• [Task requirements]: Write out exactly the lines from the one containing "How far from the viewer's" through the last line of the records below, including both.

• [Stored rows]:
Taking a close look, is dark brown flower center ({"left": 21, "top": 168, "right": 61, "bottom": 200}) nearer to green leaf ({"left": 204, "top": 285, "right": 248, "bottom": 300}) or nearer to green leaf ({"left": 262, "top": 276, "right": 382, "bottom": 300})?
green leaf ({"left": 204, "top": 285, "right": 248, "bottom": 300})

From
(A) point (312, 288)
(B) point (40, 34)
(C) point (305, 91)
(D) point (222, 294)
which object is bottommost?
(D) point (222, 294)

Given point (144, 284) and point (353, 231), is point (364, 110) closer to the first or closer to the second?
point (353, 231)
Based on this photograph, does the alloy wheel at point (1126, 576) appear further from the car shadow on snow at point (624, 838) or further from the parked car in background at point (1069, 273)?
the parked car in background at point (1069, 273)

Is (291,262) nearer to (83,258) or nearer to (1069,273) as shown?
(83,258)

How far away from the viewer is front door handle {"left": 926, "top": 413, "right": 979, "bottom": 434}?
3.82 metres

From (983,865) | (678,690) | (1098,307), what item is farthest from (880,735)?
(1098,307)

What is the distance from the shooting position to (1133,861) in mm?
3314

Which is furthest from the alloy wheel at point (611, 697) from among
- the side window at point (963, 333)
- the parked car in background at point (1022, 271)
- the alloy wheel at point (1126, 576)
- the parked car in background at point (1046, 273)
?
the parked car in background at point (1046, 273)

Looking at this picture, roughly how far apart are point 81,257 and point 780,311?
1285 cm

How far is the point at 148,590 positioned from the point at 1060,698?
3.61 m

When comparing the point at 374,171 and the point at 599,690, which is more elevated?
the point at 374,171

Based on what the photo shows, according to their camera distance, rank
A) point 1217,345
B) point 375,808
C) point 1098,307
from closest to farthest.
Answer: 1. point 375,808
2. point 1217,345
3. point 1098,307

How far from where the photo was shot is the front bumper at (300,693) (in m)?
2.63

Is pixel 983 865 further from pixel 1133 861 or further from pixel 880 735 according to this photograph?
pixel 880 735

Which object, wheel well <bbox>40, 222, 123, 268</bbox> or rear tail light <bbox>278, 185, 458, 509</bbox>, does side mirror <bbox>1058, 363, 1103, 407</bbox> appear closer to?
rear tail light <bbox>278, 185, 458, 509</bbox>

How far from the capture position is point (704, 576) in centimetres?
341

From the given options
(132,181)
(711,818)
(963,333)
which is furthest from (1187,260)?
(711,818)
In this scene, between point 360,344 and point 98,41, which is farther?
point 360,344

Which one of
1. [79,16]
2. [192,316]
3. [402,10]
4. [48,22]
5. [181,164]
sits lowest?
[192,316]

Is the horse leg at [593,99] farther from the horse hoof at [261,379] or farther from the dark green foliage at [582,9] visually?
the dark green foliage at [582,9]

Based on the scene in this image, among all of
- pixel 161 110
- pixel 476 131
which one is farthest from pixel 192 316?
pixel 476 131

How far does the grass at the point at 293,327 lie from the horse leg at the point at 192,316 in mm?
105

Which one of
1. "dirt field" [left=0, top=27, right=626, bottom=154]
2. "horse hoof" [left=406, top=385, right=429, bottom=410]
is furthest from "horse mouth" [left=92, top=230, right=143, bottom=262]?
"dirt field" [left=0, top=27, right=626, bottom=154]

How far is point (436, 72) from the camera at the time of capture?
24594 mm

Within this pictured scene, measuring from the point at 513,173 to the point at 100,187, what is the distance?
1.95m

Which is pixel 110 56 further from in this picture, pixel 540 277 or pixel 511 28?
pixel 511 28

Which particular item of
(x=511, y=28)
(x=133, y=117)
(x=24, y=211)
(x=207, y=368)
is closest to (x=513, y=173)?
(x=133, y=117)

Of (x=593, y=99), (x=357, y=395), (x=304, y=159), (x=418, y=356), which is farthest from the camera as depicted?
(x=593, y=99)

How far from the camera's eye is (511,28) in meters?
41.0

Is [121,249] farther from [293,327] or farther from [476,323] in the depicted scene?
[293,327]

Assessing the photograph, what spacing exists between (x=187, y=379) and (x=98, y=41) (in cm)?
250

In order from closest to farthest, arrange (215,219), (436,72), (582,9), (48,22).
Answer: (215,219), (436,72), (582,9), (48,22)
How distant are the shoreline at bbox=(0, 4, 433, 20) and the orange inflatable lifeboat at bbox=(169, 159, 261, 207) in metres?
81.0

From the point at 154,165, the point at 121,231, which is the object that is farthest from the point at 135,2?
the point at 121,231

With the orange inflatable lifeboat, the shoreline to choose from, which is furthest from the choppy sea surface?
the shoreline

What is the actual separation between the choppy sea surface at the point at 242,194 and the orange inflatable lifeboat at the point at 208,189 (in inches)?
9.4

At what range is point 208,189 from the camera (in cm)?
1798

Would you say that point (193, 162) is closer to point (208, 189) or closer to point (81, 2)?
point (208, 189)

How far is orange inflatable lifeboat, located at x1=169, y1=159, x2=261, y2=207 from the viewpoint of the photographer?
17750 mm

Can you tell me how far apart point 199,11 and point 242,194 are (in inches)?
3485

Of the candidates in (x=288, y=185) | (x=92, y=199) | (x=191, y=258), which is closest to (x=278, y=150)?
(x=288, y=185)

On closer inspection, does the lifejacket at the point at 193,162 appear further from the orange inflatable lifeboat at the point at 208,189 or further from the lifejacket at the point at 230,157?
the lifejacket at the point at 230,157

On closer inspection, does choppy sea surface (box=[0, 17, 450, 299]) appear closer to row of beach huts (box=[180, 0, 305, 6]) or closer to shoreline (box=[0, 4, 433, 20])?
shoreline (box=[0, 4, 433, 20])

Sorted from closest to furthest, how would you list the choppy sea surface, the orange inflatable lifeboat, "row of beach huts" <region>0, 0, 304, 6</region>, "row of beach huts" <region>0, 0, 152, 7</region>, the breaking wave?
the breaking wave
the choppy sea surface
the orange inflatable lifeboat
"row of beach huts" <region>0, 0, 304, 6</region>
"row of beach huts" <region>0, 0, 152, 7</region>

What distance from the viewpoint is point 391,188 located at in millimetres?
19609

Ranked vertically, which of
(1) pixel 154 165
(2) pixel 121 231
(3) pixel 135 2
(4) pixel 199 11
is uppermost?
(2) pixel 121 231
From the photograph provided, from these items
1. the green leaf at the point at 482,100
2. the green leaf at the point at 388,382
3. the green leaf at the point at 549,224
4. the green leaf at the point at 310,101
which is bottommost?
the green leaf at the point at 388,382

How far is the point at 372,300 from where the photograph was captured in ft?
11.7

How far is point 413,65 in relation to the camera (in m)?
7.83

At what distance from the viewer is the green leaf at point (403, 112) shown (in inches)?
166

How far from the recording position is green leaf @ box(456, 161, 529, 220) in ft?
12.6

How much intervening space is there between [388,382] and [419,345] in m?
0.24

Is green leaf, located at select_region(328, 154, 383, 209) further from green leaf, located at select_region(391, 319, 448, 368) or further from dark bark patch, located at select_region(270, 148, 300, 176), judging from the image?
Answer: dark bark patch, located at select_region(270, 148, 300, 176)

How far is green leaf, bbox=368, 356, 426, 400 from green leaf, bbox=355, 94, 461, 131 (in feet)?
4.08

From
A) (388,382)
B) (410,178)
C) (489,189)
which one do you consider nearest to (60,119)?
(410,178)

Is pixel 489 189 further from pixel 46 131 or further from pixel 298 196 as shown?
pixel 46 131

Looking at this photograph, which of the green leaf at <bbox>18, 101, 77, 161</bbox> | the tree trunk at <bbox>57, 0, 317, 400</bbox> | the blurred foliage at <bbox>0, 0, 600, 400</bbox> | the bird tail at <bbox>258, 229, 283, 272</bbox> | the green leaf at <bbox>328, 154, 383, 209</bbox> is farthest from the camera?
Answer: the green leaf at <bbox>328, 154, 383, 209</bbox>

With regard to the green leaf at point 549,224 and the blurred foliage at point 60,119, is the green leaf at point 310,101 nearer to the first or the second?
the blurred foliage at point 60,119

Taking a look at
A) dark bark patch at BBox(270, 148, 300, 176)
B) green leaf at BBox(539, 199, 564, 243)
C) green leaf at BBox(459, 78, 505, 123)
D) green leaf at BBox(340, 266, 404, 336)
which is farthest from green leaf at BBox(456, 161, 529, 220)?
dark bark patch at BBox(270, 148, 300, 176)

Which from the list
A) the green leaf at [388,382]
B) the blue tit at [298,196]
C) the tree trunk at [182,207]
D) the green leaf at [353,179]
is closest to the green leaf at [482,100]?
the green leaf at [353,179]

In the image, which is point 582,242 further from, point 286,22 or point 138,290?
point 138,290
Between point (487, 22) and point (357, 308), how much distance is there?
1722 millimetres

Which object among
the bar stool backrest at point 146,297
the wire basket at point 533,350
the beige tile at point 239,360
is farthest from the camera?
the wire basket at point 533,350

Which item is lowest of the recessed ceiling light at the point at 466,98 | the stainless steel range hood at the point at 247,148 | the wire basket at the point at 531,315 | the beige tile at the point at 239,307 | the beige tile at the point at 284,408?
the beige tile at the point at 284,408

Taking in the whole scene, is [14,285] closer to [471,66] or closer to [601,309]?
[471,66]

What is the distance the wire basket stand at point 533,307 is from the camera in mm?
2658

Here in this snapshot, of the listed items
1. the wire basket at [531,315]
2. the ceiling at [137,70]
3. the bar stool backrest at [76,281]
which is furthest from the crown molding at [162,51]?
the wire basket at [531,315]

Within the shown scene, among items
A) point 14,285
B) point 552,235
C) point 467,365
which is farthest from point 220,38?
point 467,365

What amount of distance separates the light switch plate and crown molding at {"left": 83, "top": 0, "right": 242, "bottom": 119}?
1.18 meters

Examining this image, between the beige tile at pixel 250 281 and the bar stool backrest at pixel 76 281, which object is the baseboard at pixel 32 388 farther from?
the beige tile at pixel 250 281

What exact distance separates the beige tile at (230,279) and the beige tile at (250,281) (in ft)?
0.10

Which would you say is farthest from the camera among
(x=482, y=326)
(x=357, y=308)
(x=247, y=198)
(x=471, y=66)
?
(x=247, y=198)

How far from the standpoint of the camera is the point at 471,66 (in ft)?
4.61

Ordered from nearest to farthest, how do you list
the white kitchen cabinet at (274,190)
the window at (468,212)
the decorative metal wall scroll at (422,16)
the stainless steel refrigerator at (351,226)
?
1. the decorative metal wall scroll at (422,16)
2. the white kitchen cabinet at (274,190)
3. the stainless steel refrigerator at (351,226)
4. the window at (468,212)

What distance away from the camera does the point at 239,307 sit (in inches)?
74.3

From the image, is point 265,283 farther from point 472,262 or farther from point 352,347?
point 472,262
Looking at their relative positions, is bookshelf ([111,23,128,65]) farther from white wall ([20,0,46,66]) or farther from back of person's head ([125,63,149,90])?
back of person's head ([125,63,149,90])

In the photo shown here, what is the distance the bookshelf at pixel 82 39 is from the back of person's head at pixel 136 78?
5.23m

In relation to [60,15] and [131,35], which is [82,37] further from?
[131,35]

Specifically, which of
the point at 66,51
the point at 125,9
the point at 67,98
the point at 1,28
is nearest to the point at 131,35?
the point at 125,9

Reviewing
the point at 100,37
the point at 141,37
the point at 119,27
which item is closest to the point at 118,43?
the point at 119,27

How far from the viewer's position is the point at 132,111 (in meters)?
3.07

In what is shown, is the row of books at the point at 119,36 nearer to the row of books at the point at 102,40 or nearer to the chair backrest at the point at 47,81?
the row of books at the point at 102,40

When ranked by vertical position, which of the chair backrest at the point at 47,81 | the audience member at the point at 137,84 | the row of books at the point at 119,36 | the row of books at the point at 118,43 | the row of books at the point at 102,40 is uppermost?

• [Final result]:
How far from the viewer's position is the point at 132,111 (in meters)?
3.07

In what is shown, is the row of books at the point at 119,36 nearer to the row of books at the point at 102,40 or nearer to the chair backrest at the point at 47,81?
the row of books at the point at 102,40

When ranked by vertical position, which of the chair backrest at the point at 47,81 | the audience member at the point at 137,84 | the row of books at the point at 119,36 | the row of books at the point at 118,43 | the row of books at the point at 102,40 is uppermost?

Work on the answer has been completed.